-- START RECORDS SHOWN --

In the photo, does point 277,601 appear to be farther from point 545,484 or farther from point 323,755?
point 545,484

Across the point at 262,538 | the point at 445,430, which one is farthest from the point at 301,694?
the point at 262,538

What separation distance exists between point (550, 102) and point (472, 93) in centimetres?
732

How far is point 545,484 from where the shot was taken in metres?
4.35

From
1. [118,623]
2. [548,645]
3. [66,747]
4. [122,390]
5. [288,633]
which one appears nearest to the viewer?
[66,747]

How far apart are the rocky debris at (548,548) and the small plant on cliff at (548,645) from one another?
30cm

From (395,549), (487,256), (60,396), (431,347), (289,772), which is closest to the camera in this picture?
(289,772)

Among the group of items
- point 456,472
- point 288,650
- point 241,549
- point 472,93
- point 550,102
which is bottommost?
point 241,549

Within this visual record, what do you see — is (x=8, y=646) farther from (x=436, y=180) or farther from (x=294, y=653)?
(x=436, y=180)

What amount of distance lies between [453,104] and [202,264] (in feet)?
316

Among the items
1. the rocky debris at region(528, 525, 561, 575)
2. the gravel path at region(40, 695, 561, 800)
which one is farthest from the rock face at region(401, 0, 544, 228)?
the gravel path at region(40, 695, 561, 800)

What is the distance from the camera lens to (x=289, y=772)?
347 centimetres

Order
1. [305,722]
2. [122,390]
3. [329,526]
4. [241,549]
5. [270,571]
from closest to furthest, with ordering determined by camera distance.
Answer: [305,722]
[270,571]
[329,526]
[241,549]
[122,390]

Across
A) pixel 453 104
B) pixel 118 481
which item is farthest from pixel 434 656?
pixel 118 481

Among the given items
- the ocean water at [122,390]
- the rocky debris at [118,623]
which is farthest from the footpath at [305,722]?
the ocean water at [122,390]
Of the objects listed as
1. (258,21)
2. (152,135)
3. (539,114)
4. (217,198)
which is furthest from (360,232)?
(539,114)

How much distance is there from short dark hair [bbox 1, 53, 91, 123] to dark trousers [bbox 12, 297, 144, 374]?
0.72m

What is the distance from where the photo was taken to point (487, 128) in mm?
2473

-- END RECORDS SHOWN --

_WHAT IS ASKED_
Recast the data from the line containing "From (395,549), (487,256), (60,396), (431,347), (289,772), which" through the end of the data as a Markdown table with the columns Row and Line, putting a row number in the first column and each line in the second, and leaving out blank lines.

_PROBLEM SOLUTION_
| Row | Line |
|---|---|
| 1 | From (395,549), (487,256), (60,396), (431,347), (289,772), which is closest to the camera in this picture? |
| 2 | (289,772) |
| 3 | Among the group of items |
| 4 | - point 456,472 |
| 5 | - point 288,650 |
| 6 | - point 241,549 |
| 7 | - point 472,93 |
| 8 | - point 550,102 |
| 9 | which is bottommost? |
| 10 | point 241,549 |
| 11 | Within this visual record, what do you see — is (x=8, y=646) farther from (x=436, y=180) or farther from (x=294, y=653)? |
| 12 | (x=436, y=180) |
| 13 | What amount of distance lies between [453,104] and [202,264] (in feet)? |
| 14 | 316 |
| 15 | Among the items |
| 16 | 1. the rocky debris at region(528, 525, 561, 575) |
| 17 | 2. the gravel path at region(40, 695, 561, 800) |
| 18 | which one is farthest from the rock face at region(401, 0, 544, 228)? |
| 19 | the gravel path at region(40, 695, 561, 800) |
| 20 | What is the distance from the camera lens to (x=289, y=772)? |
| 21 | 347 centimetres |
| 22 | Order |
| 23 | 1. [305,722] |
| 24 | 2. [122,390] |
| 25 | 3. [329,526] |
| 26 | 4. [241,549] |
| 27 | 5. [270,571] |
| 28 | from closest to furthest, with ordering determined by camera distance. |
| 29 | Answer: [305,722] |
| 30 | [270,571] |
| 31 | [329,526] |
| 32 | [241,549] |
| 33 | [122,390] |
| 34 | Across |
| 35 | A) pixel 453 104 |
| 36 | B) pixel 118 481 |
| 37 | which item is farthest from pixel 434 656? |
| 38 | pixel 118 481 |
| 39 | Among the given items |
| 40 | - the ocean water at [122,390] |
| 41 | - the rocky debris at [118,623] |
| 42 | which is farthest from the footpath at [305,722]? |
| 43 | the ocean water at [122,390] |
| 44 | Of the objects listed as |
| 45 | 1. (258,21) |
| 46 | 2. (152,135) |
| 47 | 3. (539,114) |
| 48 | 4. (217,198) |
| 49 | which is furthest from (360,232)? |
| 50 | (539,114) |
| 51 | How much distance is there from short dark hair [bbox 1, 53, 91, 123] to dark trousers [bbox 12, 297, 144, 374]? |
| 52 | 0.72m |
| 53 | What is the distance from where the photo was taken to point (487, 128) in mm? |
| 54 | 2473 |